Sara Cerdas apela à Comissão Europeia a criação de um mecanismo de apoio específico às Regiões Ultraperiféricas (RUP), para fazer face às consequências causadas por fenómenos naturais extremos e aluviões frequentes.


Segundo o atual regime, existe um valor mínimo de danos provocados por uma catástrofe natural para que um Estado-Membro seja elegível para utilizar o Fundo de Solidariedade da União Europeia (FSUE). No caso concreto das RUP, no âmbito do artigo 349.º do Tratado sobre o Funcionamento da União Europeia, esse limite é fixado em 1% do PIB regional.

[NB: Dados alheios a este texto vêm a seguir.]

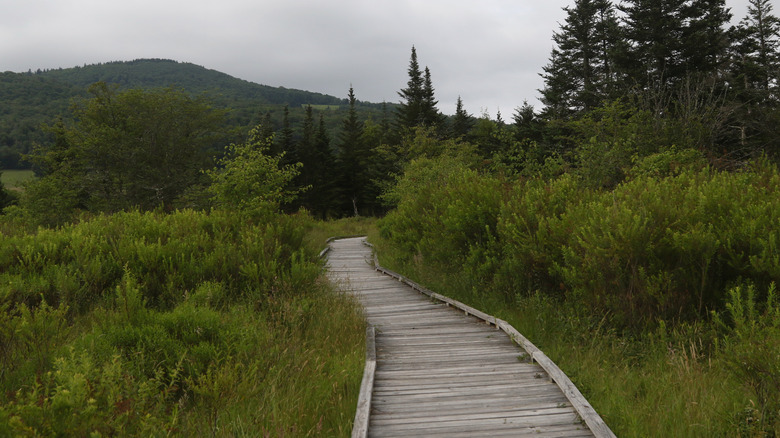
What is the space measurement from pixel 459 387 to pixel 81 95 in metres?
115

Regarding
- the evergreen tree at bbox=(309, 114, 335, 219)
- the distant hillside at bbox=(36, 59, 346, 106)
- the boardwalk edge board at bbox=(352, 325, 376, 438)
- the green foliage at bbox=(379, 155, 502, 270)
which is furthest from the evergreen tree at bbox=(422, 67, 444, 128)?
the distant hillside at bbox=(36, 59, 346, 106)

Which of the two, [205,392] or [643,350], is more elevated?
[205,392]

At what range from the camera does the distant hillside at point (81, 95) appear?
70.4 metres

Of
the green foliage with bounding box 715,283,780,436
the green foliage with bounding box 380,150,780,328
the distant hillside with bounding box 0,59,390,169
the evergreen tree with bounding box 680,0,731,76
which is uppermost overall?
the distant hillside with bounding box 0,59,390,169

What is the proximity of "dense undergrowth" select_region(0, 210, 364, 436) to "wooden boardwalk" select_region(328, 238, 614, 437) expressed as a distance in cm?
37

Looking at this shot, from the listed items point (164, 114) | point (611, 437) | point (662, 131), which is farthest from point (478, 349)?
point (164, 114)

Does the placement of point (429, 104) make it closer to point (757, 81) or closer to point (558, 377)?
point (757, 81)

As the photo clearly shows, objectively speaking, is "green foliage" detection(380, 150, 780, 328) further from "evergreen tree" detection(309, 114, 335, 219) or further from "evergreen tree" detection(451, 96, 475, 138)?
"evergreen tree" detection(451, 96, 475, 138)

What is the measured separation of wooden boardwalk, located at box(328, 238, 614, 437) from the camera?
333 centimetres

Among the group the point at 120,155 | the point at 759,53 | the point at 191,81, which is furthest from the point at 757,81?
the point at 191,81

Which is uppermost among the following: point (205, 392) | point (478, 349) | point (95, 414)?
point (95, 414)

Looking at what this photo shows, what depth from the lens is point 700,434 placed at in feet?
9.97

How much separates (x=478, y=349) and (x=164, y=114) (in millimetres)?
43850

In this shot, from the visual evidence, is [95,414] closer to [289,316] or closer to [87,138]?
[289,316]
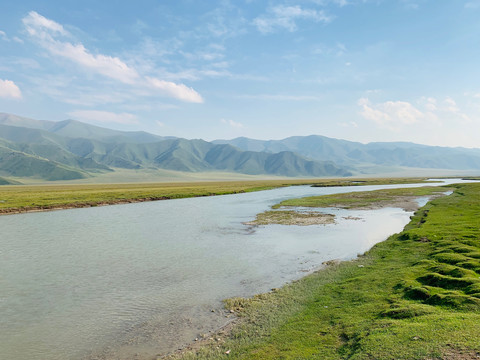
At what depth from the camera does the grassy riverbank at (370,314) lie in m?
11.3

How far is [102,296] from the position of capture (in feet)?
64.3

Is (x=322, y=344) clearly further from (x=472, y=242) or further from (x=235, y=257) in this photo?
(x=472, y=242)

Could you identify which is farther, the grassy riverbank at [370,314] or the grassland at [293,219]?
the grassland at [293,219]

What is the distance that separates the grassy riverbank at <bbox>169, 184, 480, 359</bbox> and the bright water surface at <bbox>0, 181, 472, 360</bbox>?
2.10 meters

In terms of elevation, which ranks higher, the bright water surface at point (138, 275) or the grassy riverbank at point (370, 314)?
the grassy riverbank at point (370, 314)

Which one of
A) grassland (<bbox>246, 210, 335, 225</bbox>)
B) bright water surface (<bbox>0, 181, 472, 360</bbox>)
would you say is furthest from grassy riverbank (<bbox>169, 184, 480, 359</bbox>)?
grassland (<bbox>246, 210, 335, 225</bbox>)

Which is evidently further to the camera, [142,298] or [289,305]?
[142,298]

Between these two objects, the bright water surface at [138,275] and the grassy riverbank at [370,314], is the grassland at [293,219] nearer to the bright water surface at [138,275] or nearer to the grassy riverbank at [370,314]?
the bright water surface at [138,275]

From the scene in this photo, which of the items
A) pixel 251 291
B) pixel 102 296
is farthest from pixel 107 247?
pixel 251 291

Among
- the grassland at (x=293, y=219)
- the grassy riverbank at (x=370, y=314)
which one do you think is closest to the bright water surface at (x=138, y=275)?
the grassy riverbank at (x=370, y=314)

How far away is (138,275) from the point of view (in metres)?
23.3

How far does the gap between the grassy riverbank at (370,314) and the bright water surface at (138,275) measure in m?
2.10

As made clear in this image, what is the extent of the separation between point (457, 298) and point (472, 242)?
14.5 meters

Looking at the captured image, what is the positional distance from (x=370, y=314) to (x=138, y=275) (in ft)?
55.6
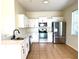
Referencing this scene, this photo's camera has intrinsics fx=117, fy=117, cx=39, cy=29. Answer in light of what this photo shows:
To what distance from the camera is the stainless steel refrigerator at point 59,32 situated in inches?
343

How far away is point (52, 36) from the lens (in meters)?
9.02

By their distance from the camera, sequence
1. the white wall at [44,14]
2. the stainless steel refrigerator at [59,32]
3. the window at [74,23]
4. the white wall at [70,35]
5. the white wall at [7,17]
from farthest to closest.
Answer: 1. the white wall at [44,14]
2. the stainless steel refrigerator at [59,32]
3. the window at [74,23]
4. the white wall at [70,35]
5. the white wall at [7,17]

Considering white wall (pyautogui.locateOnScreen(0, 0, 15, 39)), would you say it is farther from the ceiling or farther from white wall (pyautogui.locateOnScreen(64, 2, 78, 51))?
white wall (pyautogui.locateOnScreen(64, 2, 78, 51))

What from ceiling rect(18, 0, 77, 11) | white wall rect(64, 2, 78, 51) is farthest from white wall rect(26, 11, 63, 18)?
ceiling rect(18, 0, 77, 11)

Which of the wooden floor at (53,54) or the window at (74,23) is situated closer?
the wooden floor at (53,54)

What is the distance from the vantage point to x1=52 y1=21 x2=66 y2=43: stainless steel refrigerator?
28.6 feet

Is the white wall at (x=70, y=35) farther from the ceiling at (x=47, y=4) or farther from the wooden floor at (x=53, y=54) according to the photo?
the wooden floor at (x=53, y=54)

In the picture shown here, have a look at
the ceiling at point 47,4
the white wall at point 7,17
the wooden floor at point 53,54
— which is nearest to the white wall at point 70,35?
the ceiling at point 47,4

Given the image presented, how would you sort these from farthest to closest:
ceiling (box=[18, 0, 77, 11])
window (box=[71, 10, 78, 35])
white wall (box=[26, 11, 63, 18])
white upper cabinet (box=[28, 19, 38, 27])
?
white wall (box=[26, 11, 63, 18]) → white upper cabinet (box=[28, 19, 38, 27]) → window (box=[71, 10, 78, 35]) → ceiling (box=[18, 0, 77, 11])

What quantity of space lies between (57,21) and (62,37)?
1335 millimetres

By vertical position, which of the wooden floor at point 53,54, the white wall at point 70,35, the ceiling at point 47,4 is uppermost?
the ceiling at point 47,4

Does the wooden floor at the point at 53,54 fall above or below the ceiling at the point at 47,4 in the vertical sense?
below

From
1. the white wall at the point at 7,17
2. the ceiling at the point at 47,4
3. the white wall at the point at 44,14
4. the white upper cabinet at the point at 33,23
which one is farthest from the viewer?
the white wall at the point at 44,14

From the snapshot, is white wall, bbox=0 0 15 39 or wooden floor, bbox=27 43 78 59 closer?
white wall, bbox=0 0 15 39
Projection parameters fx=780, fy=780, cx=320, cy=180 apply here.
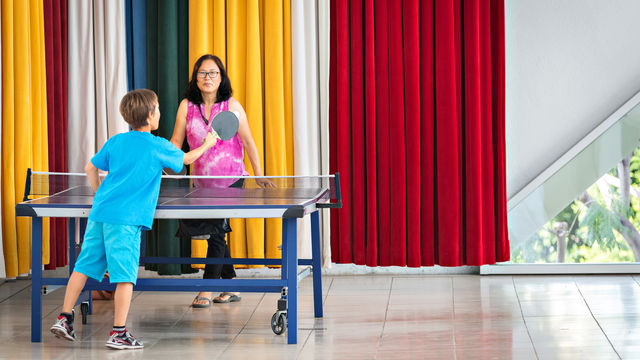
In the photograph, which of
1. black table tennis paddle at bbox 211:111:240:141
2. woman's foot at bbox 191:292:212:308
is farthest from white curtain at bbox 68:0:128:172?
black table tennis paddle at bbox 211:111:240:141

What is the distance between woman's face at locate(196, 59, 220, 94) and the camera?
13.8ft

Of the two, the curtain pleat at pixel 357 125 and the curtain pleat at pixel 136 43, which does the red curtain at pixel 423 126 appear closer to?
the curtain pleat at pixel 357 125

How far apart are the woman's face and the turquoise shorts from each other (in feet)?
3.48

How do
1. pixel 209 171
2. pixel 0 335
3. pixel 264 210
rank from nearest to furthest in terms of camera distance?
pixel 264 210
pixel 0 335
pixel 209 171

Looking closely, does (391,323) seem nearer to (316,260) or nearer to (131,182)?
(316,260)

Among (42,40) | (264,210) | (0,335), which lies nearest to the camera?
(264,210)

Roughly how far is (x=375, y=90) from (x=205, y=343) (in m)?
2.14

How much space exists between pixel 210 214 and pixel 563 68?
2834mm

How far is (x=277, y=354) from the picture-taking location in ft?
11.0

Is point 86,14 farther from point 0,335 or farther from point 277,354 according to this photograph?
point 277,354

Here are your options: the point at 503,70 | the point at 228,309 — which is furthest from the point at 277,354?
the point at 503,70

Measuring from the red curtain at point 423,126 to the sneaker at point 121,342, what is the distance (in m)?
1.91

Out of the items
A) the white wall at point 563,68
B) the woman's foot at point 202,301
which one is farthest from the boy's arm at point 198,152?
the white wall at point 563,68

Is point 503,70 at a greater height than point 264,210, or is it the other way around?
point 503,70
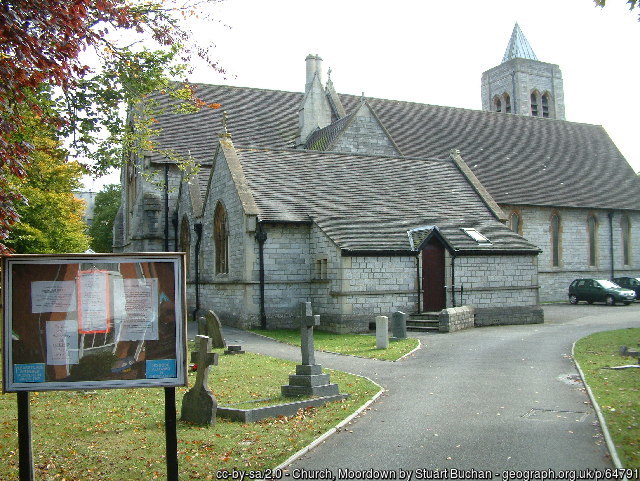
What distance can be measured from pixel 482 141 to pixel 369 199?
17603 millimetres

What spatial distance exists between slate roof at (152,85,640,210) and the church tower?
359 inches

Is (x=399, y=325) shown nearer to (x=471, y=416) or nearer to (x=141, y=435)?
(x=471, y=416)

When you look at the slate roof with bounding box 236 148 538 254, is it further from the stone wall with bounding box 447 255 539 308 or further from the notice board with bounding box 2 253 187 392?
the notice board with bounding box 2 253 187 392

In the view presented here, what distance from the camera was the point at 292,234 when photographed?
24750 millimetres

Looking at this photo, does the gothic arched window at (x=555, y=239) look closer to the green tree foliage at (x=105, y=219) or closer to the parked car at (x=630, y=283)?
the parked car at (x=630, y=283)

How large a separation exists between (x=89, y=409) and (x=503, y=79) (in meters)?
52.1

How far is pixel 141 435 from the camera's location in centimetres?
888

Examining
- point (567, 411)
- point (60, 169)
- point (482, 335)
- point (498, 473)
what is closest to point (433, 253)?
point (482, 335)

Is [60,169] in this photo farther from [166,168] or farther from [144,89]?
[144,89]

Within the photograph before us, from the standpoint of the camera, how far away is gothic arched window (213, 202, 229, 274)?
26.5m

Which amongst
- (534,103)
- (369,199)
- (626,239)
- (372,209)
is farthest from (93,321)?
(534,103)

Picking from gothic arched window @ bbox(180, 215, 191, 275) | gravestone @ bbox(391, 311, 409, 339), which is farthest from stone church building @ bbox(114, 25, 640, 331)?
gravestone @ bbox(391, 311, 409, 339)

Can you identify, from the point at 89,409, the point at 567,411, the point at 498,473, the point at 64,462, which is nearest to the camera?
the point at 498,473

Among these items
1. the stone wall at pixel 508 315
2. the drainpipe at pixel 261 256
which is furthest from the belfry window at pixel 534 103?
the drainpipe at pixel 261 256
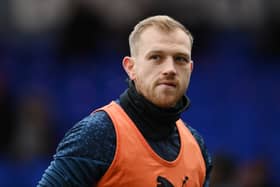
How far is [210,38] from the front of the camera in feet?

A eurodeputada considera que “precisamos de um mecanismo de apoio específico que permita a elegibilidade das Regiões Ultraperiféricas a apoios europeus, que considere uma localização específica, que afete uma área reduzida, e por isso com danos inferiores a 1% do PIB.”

Sara Cerdas lamenta que “as Regiões Ultraperiféricas tenham de assistir a catástrofes naturais e aluviões de forma regular, com consequências devastadoras para as suas populações”, mais recentemente as intempéries que assolaram os concelhos de São Vicente, Santana e Machico na Madeira, e alerta a Comissão Europeia para a frequência dos mesmos nos últimos anos, uma vez que “diversos estudos afirmam que estes fenómenos serão cada vez mais recorrentes devido às alterações climáticas”.

A pergunta com pedido de resposta foi submetida à Comissão Europeia e questiona a pertinência para a criação de mecanismo de apoio específico, bem como alerta para a atual problemática e dificuldades sentidas nas RUP.